Eudora's small-town status doesn't make it immune from teen pregnancy. In fact, numbers show just the opposite: Eudora is well above the national average.
Four members of Eudora High's senior class of 2000 became pregnant.
With teen pregnancy on the rise in Eudora and throughout the United States, schools must comply with the pregnancy and motherhood.
EHS offers the mothers a "maternity leave" where they can be home-schooled and stay home to take care of their new children.
Other schools offer different in-school programs for the mothers. These programs not only give the mothers a chance to complete their normal English and math courses, but also teach parenting skills, job skills and life skills.

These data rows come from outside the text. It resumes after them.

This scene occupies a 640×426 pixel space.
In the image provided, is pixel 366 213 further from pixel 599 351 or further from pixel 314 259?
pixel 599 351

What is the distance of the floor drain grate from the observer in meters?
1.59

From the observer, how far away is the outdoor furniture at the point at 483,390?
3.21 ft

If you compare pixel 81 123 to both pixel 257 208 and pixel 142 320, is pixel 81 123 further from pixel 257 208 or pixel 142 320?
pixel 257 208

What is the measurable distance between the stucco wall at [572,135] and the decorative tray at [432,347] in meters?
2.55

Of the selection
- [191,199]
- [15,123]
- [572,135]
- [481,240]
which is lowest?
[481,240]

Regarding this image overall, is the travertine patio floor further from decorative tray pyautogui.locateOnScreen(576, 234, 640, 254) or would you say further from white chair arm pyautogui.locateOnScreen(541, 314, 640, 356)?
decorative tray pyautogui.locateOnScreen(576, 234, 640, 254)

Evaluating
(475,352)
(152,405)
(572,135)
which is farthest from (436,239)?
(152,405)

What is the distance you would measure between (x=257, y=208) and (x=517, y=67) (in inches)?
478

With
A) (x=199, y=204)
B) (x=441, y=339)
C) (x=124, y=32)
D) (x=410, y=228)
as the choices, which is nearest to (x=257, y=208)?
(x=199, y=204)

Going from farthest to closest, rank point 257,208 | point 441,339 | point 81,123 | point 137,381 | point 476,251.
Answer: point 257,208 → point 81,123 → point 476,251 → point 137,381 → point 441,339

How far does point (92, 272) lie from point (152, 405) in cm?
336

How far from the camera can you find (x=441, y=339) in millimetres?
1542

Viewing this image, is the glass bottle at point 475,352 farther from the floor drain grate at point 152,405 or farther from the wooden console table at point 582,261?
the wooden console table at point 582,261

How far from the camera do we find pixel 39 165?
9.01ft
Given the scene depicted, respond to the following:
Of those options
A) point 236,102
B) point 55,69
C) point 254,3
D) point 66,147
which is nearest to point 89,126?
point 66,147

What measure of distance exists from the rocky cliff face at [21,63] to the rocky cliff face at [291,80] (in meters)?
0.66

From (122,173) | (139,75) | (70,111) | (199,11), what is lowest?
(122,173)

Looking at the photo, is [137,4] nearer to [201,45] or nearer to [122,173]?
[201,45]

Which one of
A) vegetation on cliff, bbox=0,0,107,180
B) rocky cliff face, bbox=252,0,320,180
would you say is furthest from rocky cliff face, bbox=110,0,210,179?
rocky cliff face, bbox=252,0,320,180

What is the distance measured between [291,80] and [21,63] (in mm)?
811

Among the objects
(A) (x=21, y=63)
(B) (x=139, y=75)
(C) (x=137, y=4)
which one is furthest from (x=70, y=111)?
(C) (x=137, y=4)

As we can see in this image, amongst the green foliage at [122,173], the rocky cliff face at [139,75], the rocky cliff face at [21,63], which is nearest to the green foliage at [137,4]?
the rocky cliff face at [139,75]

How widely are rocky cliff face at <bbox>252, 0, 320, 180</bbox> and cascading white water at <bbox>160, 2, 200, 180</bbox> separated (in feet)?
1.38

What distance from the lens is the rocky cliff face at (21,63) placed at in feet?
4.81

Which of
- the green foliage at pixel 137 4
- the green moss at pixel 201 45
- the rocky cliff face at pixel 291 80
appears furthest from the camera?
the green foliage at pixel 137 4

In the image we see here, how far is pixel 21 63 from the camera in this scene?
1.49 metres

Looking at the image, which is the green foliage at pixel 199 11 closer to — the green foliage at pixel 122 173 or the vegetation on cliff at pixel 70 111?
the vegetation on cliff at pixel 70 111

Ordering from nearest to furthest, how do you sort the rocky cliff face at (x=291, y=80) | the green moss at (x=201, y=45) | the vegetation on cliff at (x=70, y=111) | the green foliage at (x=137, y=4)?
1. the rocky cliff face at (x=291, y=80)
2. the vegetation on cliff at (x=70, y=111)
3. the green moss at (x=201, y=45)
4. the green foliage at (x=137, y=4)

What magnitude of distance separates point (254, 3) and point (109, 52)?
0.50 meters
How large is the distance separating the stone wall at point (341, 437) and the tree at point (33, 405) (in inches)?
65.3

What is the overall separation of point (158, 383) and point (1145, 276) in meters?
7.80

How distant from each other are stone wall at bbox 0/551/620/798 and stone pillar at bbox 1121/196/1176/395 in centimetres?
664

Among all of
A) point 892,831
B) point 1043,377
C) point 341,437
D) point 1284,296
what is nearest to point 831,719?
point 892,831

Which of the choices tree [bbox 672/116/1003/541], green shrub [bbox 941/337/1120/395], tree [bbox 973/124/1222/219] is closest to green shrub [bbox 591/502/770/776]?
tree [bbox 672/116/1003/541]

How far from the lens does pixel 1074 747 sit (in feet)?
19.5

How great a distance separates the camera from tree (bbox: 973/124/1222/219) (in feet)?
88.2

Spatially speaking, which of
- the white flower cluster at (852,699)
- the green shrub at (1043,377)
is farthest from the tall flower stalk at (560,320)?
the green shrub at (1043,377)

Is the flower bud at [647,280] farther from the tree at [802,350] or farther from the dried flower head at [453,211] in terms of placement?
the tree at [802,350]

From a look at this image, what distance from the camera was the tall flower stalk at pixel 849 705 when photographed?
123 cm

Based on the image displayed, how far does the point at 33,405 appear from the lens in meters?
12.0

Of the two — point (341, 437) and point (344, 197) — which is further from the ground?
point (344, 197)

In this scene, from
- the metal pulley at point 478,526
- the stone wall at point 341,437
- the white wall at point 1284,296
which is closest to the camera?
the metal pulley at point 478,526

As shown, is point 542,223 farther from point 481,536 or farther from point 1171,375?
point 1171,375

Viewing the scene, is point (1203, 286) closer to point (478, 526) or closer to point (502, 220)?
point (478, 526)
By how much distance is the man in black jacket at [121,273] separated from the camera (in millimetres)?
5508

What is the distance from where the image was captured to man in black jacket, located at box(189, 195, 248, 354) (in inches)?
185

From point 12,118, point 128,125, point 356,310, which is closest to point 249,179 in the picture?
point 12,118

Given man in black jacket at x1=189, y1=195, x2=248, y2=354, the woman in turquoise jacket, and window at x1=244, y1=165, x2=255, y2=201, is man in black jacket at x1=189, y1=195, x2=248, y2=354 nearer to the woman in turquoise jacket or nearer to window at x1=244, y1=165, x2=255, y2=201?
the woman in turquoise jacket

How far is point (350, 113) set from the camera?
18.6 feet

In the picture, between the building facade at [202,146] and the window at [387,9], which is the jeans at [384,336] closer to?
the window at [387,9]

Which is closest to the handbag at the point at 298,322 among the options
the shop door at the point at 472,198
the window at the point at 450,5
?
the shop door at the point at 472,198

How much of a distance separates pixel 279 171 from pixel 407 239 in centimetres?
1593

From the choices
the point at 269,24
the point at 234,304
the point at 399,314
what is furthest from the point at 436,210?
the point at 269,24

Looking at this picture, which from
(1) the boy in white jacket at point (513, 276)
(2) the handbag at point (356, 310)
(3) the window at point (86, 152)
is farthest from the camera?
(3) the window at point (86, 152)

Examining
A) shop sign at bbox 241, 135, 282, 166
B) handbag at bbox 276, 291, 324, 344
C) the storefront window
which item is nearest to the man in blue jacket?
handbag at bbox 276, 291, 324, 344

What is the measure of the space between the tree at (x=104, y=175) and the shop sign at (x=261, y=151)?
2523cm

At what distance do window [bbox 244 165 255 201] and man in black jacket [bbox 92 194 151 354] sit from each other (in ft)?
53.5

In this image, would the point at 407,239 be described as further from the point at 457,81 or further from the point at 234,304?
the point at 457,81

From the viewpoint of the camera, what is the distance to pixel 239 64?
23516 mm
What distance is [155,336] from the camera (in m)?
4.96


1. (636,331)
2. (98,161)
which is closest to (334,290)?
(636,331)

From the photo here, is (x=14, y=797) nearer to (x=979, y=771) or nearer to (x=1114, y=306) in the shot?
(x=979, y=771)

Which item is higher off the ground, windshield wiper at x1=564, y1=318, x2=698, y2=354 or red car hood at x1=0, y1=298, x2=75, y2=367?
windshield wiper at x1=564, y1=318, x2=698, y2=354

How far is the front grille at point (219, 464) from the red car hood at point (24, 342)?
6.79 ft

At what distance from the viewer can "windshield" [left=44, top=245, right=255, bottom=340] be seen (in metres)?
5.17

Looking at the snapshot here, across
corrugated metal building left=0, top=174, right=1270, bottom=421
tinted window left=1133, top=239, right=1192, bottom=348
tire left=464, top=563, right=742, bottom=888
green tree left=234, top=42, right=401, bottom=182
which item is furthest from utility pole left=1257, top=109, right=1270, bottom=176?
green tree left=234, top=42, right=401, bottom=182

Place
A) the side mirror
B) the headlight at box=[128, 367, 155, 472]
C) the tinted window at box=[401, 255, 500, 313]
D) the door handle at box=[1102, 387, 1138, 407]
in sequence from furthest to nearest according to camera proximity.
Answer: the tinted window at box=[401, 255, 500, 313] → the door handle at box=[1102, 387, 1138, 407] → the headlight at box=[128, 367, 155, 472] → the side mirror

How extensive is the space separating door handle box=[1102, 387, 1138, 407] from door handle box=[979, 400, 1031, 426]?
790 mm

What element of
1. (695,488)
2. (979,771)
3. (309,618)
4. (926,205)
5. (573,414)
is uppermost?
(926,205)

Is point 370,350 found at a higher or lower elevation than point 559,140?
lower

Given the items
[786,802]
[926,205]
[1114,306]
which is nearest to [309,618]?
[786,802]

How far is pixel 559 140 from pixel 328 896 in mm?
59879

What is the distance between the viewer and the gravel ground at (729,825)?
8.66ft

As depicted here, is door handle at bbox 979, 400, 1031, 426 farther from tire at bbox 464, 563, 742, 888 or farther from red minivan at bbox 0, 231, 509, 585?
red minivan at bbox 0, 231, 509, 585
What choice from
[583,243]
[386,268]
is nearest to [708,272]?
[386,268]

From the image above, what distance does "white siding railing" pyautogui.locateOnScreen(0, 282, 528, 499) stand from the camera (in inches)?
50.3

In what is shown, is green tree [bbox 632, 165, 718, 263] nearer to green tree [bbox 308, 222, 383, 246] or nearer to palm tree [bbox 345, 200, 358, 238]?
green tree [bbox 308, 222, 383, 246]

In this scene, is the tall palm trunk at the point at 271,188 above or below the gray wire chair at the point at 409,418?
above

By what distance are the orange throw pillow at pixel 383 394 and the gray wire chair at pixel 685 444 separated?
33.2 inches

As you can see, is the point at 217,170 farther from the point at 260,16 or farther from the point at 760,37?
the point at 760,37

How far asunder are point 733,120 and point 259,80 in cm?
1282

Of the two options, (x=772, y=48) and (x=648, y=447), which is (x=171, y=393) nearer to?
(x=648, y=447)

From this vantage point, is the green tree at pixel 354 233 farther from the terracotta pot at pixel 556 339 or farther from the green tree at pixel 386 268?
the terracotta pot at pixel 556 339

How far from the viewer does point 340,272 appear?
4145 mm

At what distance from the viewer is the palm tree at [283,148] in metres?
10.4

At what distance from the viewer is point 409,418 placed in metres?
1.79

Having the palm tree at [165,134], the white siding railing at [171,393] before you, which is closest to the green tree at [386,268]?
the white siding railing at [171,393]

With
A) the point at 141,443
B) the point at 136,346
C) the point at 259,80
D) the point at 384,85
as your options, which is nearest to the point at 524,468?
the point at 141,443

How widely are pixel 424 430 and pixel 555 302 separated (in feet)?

Amy Hunt, who graduated from Eudora High last May, had her daughter, Alyssa Leanne Hunt, during her junior year.
"It was embarrassing and awkward," Hunt said of being pregnant in school. "The chairs are uncomfortable. People treat you differently, some suddenly want to be your friend."
Dana Sorenson, one of Hunt's classmates, delivered Sheldon David Thomas Wilkerson during her senior year. She also knows that pregnancy while in school is awkward.
"Everybody looked at me funny, like I was a slut or something," Sorenson said.
While being pregnant in school was hard, school after the birth was even harder.
Hunt wanted to stay home with her daughter. Home schooling was even more difficult for the teen-ager because she was with Alyssa and just wanted to play with the newborn.
Babies definitely change the lives around them.
"Having Alyssa made me grow up and be more responsible," Hunt said. "I stopped partying and hanging out with my friends as much. I plan to go to college so that I can get a good job and support Alyssa."
Babies also come with a lot of responsibility.
This is a lesson Peggy Claggett tries to teach in her parenting class at EHS.
It is hard raising a baby, especially when you're only a teen-ager yourself. These teen-age mothers have learned this lesson the hard way.
"Use protection, but if you do get pregnant, don't try to hide it," advises Hunt.
Sorenson gives this advice: "Go see the prices of diapers and formula before you do anything."
These young women have been there; now they're giving out advice to save other young women from taking on the responsibility too soon.